One hesitates to use a term like symbolism in relation to "Max Payne." But mustn't it mean something that no one in the movie who's armed (which is just about everyone) seems able to hit the target? "Max Payne" is based on a video game of the same name, and the only character any good at playing is Max himself.
Mark Walhberg sulks relentlessly in the title role, a miserable New York City detective, and he brings extra-strength solemnity to the part. On the one hand: Who killed Max's wife and baby? On the other: Who allowed him to stop dressing like a cop and start dressing like a bouncer at a strip club in Saugus? Black on black on black on black? Dude, we get it - you're tough, you're depressed, you're tired of checking IDs.
Max spends his movie trying to find out who murdered his family while being a suspect in a different murder. But it's hard for us to be as committed to justice as he is when the search turns so chaotically brutal so often. We are, however, handed an odd grab bag of actors to sort through. Chris "Ludacris" Bridges snarls as the detective following Max. Kate Burton sits in the back of a Town Car and looks guilty. Poor Chris O'Donnell looks foolish while trying to look guilty. Jamie Hector, the actor who was so good as Marlo, the ambitiously cold-blooded kingpin on "The Wire," tries a voodoo accent. And Beau Bridges, as a security chief, is perfectly unembarrassed even as he appears to be one missed eyebrow trim away from becoming a giant owl.
But mostly the movie orbits around Wahlberg. Perhaps he took the part for its fitness value. One sequence requires him to run, shoot, and leap through the air while shooting. Another requires him to leap then run and shoot. He's all business here, refusing the advances of a sexed-up junkie and ignoring the junkie's spiky, vampy sister (Mila Kunis), who enters his life after the junkie turns up dead.

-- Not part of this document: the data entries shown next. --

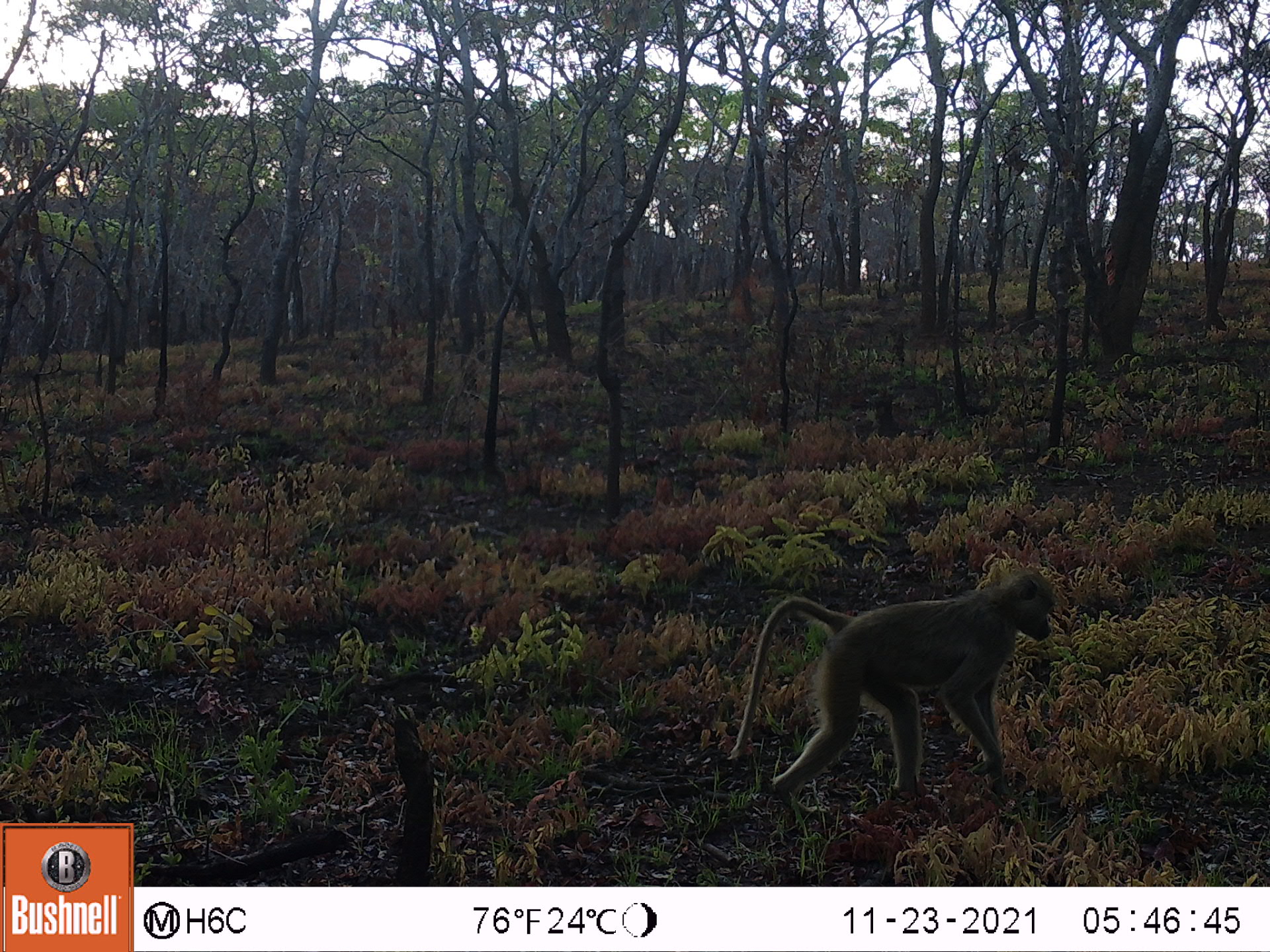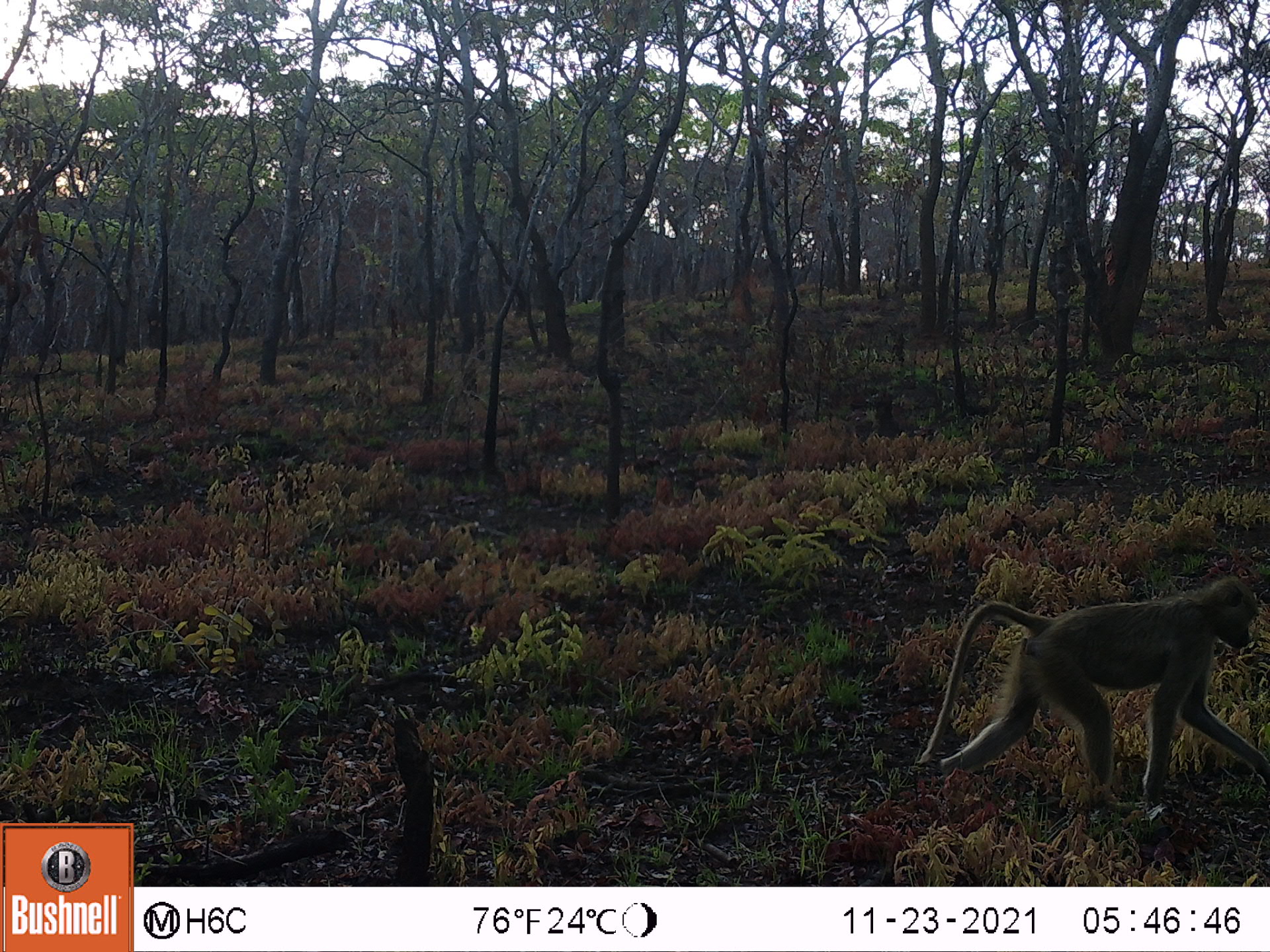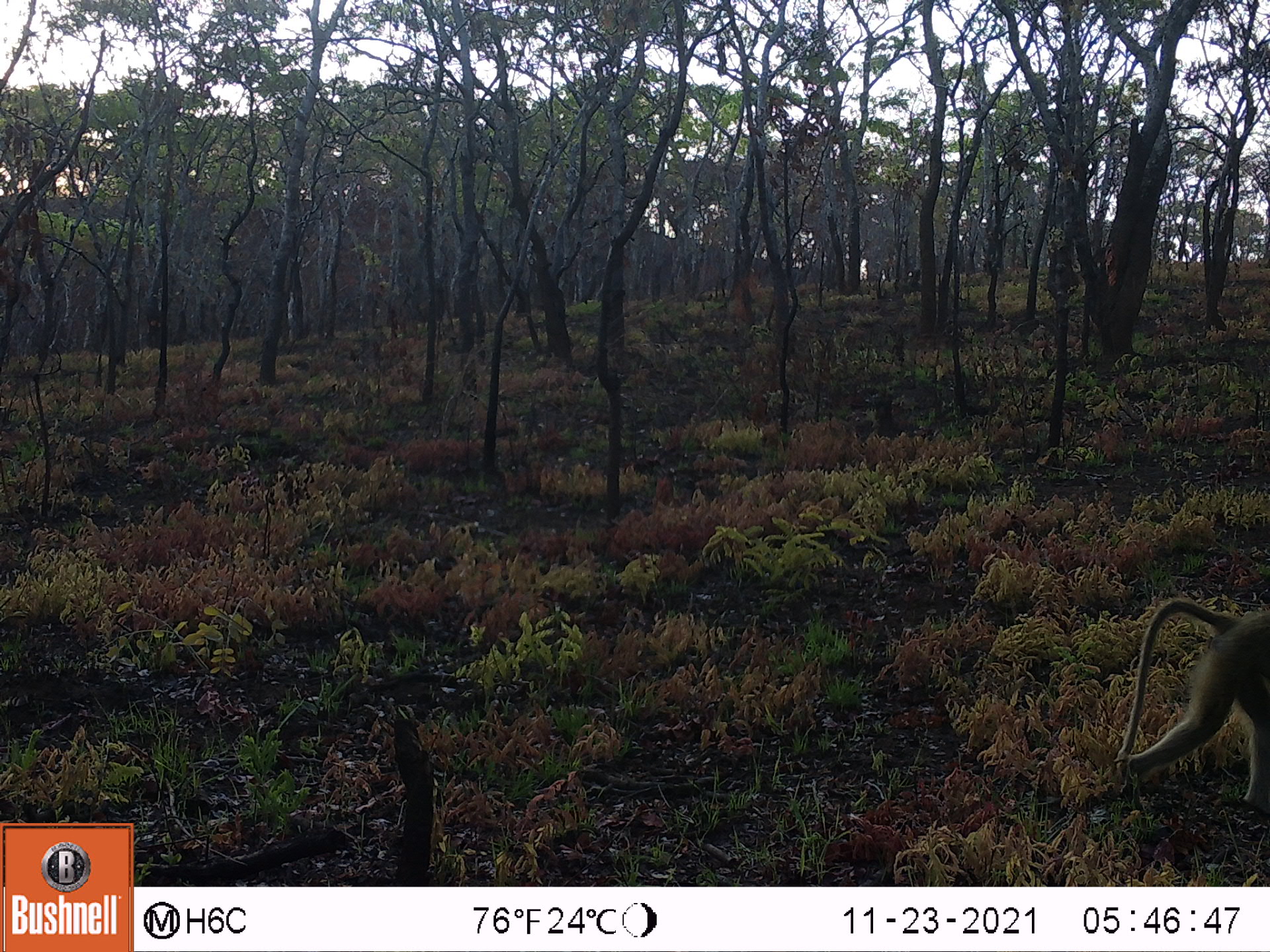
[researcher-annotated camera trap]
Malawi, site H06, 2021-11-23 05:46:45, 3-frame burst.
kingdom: Animalia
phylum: Chordata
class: Mammalia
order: Primates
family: Cercopithecidae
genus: Papio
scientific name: Papio cynocephalus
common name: yellow baboon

This is not a movie that has great passion for pleasures of the flesh. Its sexiest scenes involve bullets cutting through the air in the slowest motion possible and the men who cock their shotguns, extravagantly leaping backward, to fire them. Restaging mayhem from old John Woo movies is all director John Moore cares to do. In his last outing, a contemptible remake of "The Omen," Moore whipped fake hellhounds into a frenzy and sent Julia Stiles plummeting to her death. This time he gets to show demons with 30-foot wingspans and orchestrate a shootout in a pharmaceuticals office. (Watch the Post-Its fly!)
Eventually, we hear news of a drug that makes our troops invincible (yes, that story line again), but the conspiracy goes nowhere. The filmmakers aim their cynicism more at us than at any government or drug company. They seem far more excited about the giant graphically designed gun that stars in the closing credits. It gets a much better close-up than Wahlberg does.